• **TÂCHE DEMANDÉE 1**: Recopiez en entier, mot pour mot, le texte sur Dundee.

• **EXTRAIT PRÉSENTÉ**:
· · ·

Besoin de lunettes ? Jetez donc un oeil chez Spex Pistols.
Besoin de lunettes ? Jetez donc un oeil chez Spex Pistols.© VEERLE HELSEN

Le meilleur à venir

L' » effet Bilbao  » n’est donc pas du tout impossible. Certes, il manque un soleil généreux, tandis que la réaffectation de certaines parties de la ville – dont le quartier portuaire – est encore en phase embryonnaire. Mais les choses bougent vite, et on sent Dundee bouillonner de l’intérieur, dans une Ecosse qui cherche plus que jamais à se défaire de son image d’antan et qui a beaucoup plus à montrer que ses joueurs de cornemuse, ses châteaux en ruines, ses auberges servant du haggis ou ses itinéraires pour marcher sur les traces de William Wallace. Notre suggestion : commencer par poser ses valises à Dundee le temps d’un week-end, puis louer une voiture pour aller découvrir les environs.

Le kiosque - près de 120 ans d'âge - du parc de Magdalen Green.

· · ·

• **DONNÉES EXTRAITES**:
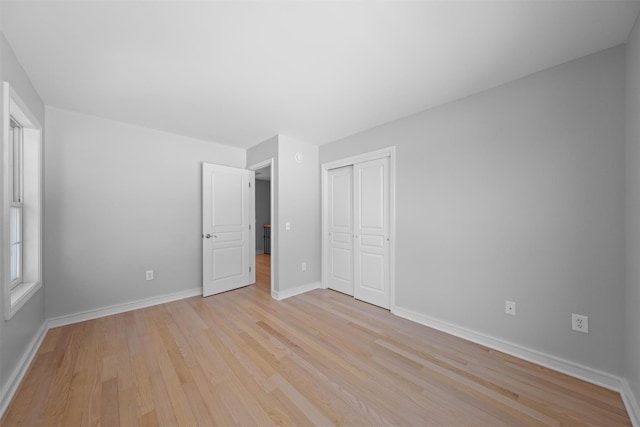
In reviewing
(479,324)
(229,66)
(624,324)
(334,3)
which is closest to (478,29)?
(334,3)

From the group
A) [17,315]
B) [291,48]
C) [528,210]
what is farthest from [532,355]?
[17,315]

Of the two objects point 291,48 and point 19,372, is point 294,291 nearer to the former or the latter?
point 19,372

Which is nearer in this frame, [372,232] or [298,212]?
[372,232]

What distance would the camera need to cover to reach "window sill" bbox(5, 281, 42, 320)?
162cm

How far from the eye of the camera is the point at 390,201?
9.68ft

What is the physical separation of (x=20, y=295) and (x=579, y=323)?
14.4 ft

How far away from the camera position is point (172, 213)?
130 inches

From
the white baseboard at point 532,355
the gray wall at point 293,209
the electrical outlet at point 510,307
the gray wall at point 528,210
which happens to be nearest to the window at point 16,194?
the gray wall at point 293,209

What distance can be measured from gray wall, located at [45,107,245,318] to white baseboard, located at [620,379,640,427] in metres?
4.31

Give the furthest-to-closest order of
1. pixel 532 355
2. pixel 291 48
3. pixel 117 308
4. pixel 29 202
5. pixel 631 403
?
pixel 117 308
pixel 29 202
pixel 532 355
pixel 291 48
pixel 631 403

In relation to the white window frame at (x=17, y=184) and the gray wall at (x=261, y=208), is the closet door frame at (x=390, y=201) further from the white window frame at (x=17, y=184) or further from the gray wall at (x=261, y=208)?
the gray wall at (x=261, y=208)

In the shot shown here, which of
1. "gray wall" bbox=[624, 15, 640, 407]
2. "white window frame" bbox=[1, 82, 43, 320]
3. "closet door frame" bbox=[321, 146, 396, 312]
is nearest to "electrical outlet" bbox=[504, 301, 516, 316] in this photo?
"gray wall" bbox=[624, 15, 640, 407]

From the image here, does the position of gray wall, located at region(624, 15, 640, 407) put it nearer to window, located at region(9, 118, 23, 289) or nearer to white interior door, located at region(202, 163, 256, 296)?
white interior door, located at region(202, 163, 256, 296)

· · ·

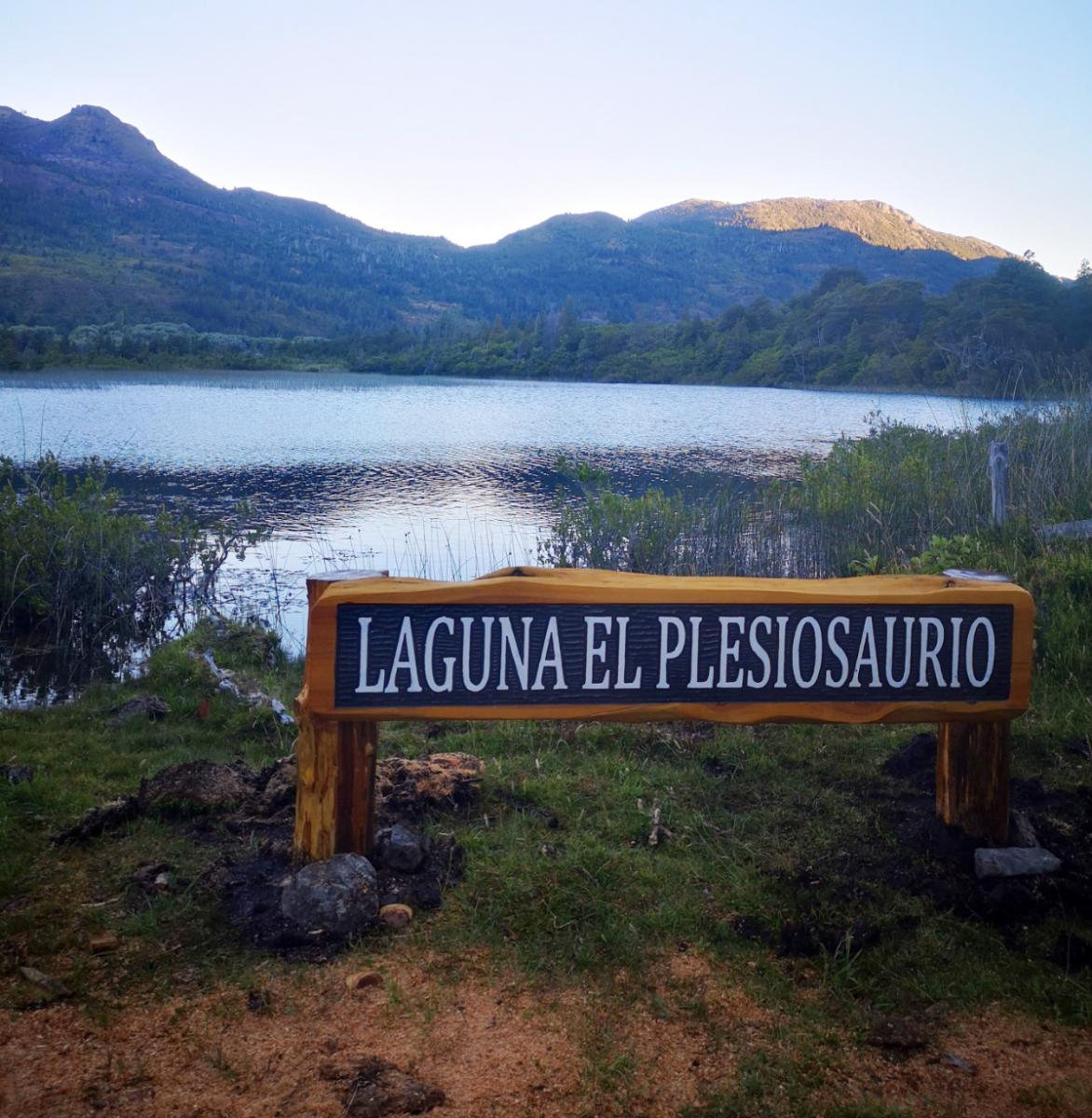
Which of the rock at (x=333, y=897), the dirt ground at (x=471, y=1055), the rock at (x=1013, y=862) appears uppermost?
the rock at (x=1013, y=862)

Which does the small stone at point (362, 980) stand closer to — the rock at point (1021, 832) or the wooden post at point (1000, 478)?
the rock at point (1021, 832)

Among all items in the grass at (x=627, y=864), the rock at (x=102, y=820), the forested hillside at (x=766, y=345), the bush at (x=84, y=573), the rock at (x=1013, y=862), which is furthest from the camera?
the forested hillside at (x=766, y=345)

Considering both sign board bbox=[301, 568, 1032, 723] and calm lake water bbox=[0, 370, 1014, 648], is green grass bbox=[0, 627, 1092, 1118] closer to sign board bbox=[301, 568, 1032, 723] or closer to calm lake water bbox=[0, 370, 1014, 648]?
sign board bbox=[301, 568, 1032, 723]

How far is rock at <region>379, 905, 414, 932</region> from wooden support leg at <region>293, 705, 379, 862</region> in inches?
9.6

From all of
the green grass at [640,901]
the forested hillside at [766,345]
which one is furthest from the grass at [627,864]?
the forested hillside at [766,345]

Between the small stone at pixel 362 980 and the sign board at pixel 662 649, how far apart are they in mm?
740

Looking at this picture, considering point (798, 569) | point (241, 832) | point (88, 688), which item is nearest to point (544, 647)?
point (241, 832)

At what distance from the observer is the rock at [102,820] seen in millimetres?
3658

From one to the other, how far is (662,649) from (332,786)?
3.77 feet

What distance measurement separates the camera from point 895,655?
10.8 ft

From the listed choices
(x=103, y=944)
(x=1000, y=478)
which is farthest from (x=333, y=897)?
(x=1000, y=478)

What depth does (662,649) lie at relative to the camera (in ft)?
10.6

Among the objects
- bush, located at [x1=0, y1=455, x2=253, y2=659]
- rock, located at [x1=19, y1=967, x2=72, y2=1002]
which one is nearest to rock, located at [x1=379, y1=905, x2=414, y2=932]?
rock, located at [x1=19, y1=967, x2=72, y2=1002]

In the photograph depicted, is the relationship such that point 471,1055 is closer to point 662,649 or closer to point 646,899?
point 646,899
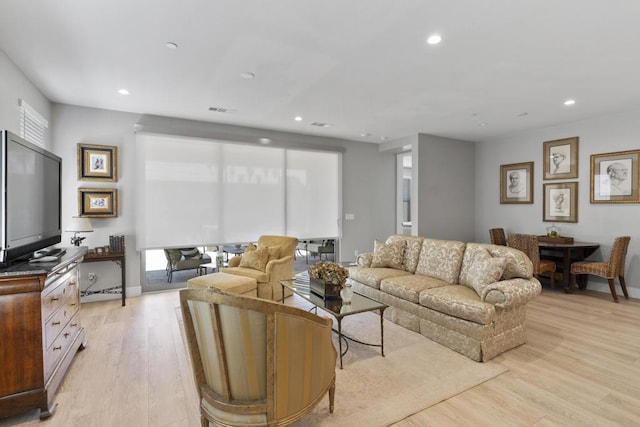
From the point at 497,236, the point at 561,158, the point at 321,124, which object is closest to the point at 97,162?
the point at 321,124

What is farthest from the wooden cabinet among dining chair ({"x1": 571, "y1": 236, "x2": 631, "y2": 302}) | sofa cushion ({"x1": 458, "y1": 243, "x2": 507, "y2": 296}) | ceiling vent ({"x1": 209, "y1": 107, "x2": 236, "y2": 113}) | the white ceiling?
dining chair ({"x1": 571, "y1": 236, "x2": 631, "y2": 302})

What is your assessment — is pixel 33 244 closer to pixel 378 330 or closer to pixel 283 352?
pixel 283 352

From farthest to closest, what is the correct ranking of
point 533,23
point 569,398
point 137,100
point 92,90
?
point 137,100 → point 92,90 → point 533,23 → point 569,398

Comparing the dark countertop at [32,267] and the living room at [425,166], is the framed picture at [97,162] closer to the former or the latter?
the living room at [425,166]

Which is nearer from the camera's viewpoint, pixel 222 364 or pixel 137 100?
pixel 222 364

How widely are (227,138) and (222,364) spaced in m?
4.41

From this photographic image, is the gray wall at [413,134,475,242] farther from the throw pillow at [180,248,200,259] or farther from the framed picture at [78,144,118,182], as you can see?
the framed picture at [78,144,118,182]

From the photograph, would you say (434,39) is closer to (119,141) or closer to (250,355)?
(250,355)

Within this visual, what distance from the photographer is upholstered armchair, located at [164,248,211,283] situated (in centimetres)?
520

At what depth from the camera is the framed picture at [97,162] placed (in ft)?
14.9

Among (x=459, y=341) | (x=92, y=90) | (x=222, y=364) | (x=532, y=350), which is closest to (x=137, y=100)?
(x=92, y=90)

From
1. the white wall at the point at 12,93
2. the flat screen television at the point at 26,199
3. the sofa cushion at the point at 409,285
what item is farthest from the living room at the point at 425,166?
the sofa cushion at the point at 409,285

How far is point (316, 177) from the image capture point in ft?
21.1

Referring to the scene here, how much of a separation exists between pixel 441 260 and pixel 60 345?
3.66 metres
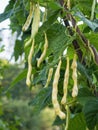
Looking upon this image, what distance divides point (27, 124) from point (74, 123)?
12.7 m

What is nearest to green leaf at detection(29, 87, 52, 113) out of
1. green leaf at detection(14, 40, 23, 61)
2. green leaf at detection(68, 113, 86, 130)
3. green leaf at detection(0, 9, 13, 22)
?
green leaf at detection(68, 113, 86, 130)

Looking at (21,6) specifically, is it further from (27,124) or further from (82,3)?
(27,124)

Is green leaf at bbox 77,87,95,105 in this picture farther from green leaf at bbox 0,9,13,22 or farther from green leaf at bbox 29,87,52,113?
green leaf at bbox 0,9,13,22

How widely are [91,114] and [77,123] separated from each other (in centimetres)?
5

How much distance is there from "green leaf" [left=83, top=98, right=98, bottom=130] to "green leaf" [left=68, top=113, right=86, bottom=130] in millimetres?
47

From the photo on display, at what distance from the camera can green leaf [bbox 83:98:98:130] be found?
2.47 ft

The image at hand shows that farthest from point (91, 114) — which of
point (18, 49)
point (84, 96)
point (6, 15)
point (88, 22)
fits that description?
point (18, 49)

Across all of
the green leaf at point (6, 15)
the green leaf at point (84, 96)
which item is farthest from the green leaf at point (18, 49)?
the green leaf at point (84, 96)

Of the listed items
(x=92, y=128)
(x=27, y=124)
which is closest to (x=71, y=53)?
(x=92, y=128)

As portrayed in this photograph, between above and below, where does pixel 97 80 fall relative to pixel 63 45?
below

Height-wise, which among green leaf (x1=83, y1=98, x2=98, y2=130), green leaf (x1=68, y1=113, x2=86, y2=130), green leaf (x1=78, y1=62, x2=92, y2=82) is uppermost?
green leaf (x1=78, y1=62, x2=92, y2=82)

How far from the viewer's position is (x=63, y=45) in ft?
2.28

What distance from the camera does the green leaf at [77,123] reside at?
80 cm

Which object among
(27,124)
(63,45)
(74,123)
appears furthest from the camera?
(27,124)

· · ·

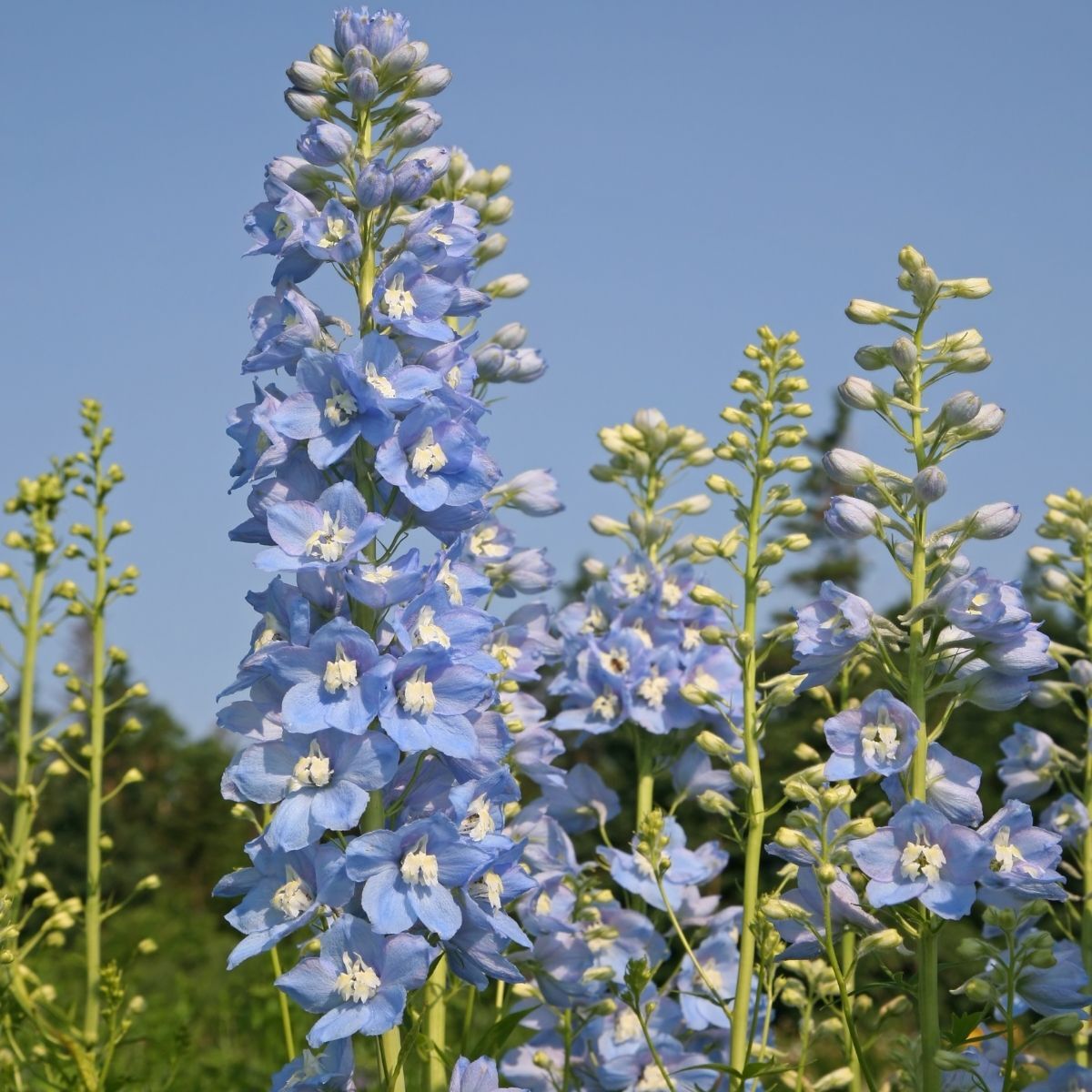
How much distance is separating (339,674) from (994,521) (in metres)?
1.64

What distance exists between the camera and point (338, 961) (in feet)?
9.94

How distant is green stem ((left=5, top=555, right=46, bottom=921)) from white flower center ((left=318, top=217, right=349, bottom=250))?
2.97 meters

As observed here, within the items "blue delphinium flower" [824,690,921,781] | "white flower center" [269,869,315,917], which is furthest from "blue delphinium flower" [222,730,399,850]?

· · ·

• **TÂCHE DEMANDÉE 2**: Relevez toutes les lignes ci-dessus qui contiennent le mot « uppermost » et recopiez-les. Tenez compte des majuscules et des minuscules.

• **RÉSULTAT 1**:
Besoin de lunettes ? Jetez donc un oeil chez Spex Pistols.
Besoin de lunettes ? Jetez donc un oeil chez Spex Pistols.© VEERLE HELSEN

Le meilleur à venir

L' » effet Bilbao  » n’est donc pas du tout impossible. Certes, il manque un soleil généreux, tandis que la réaffectation de certaines parties de la ville – dont le quartier portuaire – est encore en phase embryonnaire. Mais les choses bougent vite, et on sent Dundee bouillonner de l’intérieur, dans une Ecosse qui cherche plus que jamais à se défaire de son image d’antan et qui a beaucoup plus à montrer que ses joueurs de cornemuse, ses châteaux en ruines, ses auberges servant du haggis ou ses itinéraires pour marcher sur les traces de William Wallace. Notre suggestion : commencer par poser ses valises à Dundee le temps d’un week-end, puis louer une voiture pour aller découvrir les environs.

Le kiosque - près de 120 ans d'âge - du parc de Magdalen Green.

• **RÉSULTAT 2**:
Which of the rock at (x=333, y=897), the dirt ground at (x=471, y=1055), the rock at (x=1013, y=862) appears uppermost?
Height-wise, which among green leaf (x1=83, y1=98, x2=98, y2=130), green leaf (x1=68, y1=113, x2=86, y2=130), green leaf (x1=78, y1=62, x2=92, y2=82) is uppermost?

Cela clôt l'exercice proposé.